I try to set up logstash to receive a large number of UDP messages per second, up to may be 50k. Currently, for my test setup, logstash and elasticsearch is installed on my local machine (i5-4590S, 16gb RAM) and gets messages from 3 different VMs on 3 different ports through UDP messages.

The UDP messages contain one of 6 different log messages which get parsed by one of 6 config files with the use of grok patterns.

I start logstash with -w 16 and -b 1564. However, the messages I receive in elasticsearch cap out at 5.6k messages/second without any filters applied. With filters, they capout at about 4.8k. CPU usage on all cores is around 50 to 80% and memory usage is only 4.3gb out of my 16gb.

What do you guys think would be the best approach to handle that many messages/second with ELK?

You're only talking about the Logstash part of the equation here. How many data nodes do you have in your Elasticsearch instance? Elasticsearch was meant to scale horizontally.
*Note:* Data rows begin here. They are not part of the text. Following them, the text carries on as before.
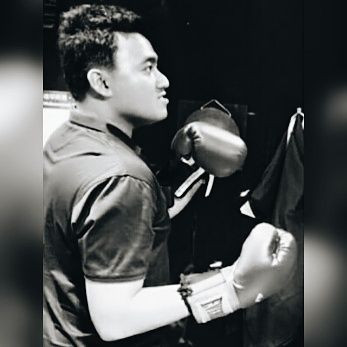 JAY CHUA Singer 蔡戔倡歌手 Boxing Fight
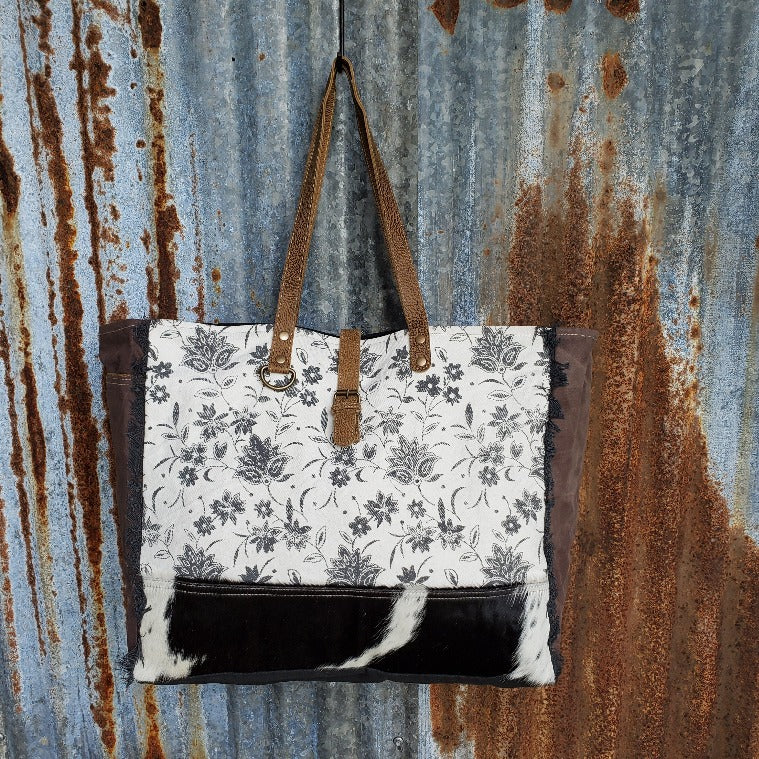 Black and White Floral Pattern Weekender Front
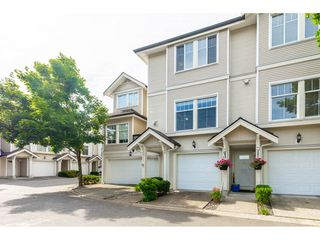 """Photo 2: 27 21535 88 Avenue in Langley: Walnut Grove Townhouse for sale in """"REDWOOD LANE"""" : MLS®# R2467866"""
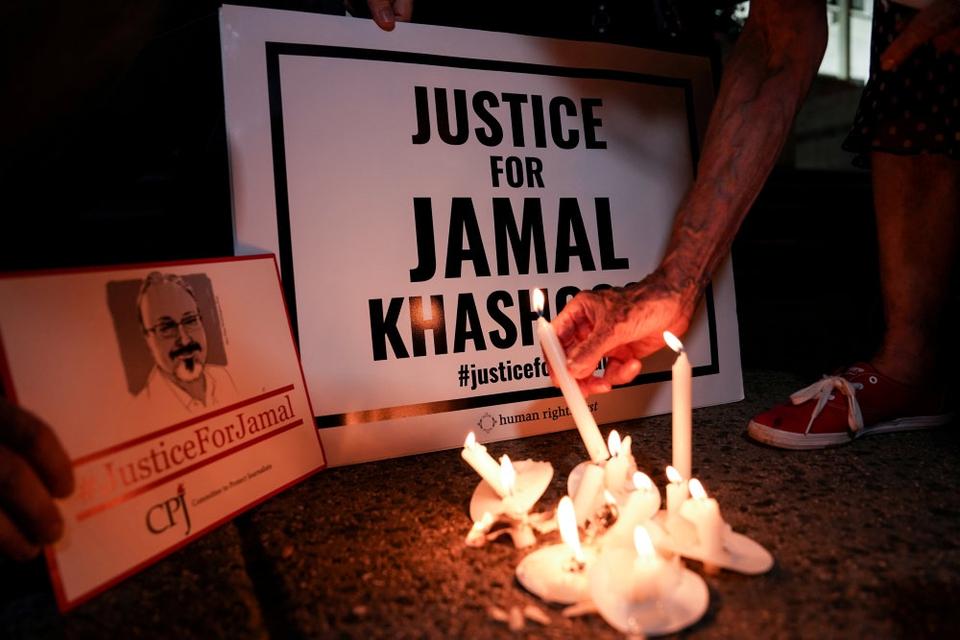 På den første årsdag for drabet på Khashoggi blev der tændt lys foran blandt andet den saudiarabiske ambassade i Washington.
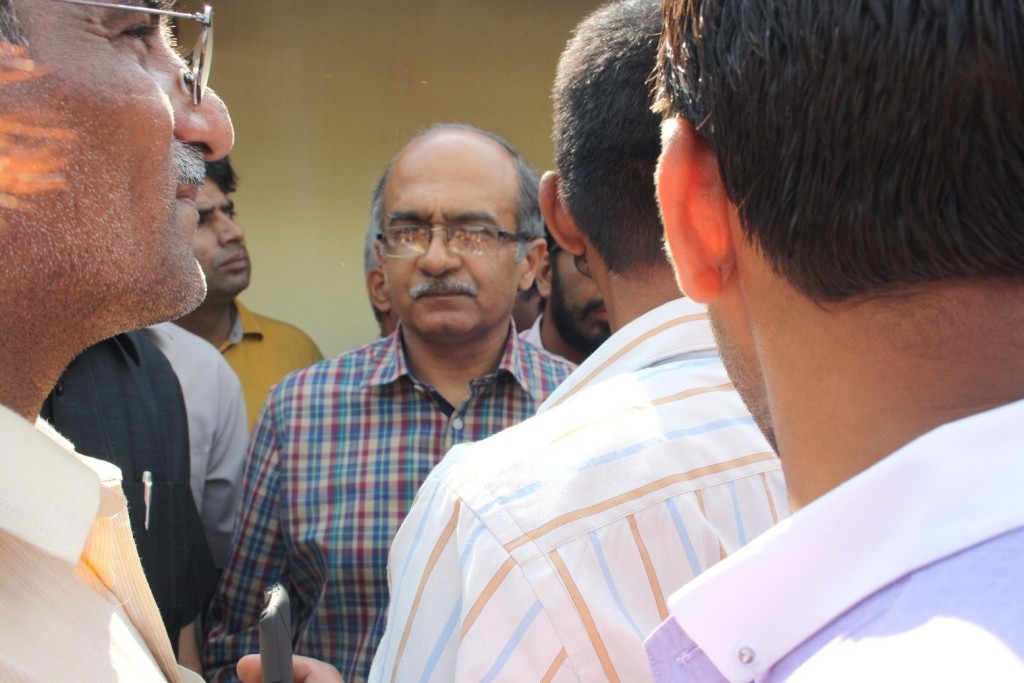 Prashant Bhushan talking to volunteers1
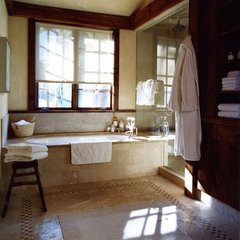 mediterranean bathroom by Elizabeth Dinkel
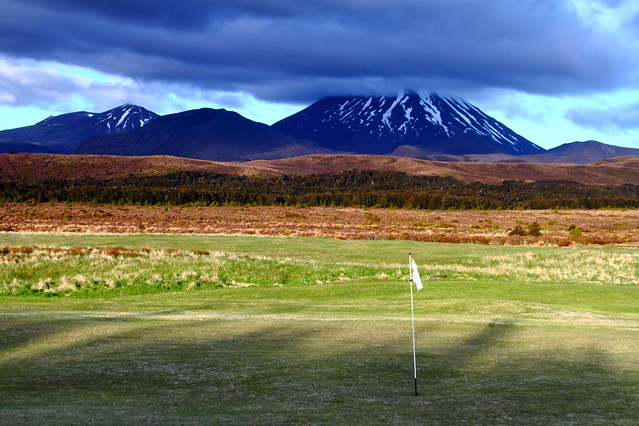 Best golf course in new zealand flickr photo sharing for Landscaping courses nz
More nodes = faster data ingest. You may just be saturating your existing n node cluster's ingest rate. Ways to improve this without adding nodes would be to increase disk I/O by using SSDs, or RAID-0 SSDs. At the end of the day, though, nothing will replace horizontal scaling.

I usually running a single node in my ES instance which I gave up to 8gb of ram. But I was trying with up to 4 additional nodes and varying memory allocations. Best performance so far was with that single node and 8g though.
I will test horizontal scaling soon but as I currently only work on my local machine, I thought it would be nice to see how far it could get and how to approach that target in the best way.

Referring to the kopf plugin, the avg load is on the limit with its 1 minute average of 4.55. CPU disk and heap in kopf is pretty low though.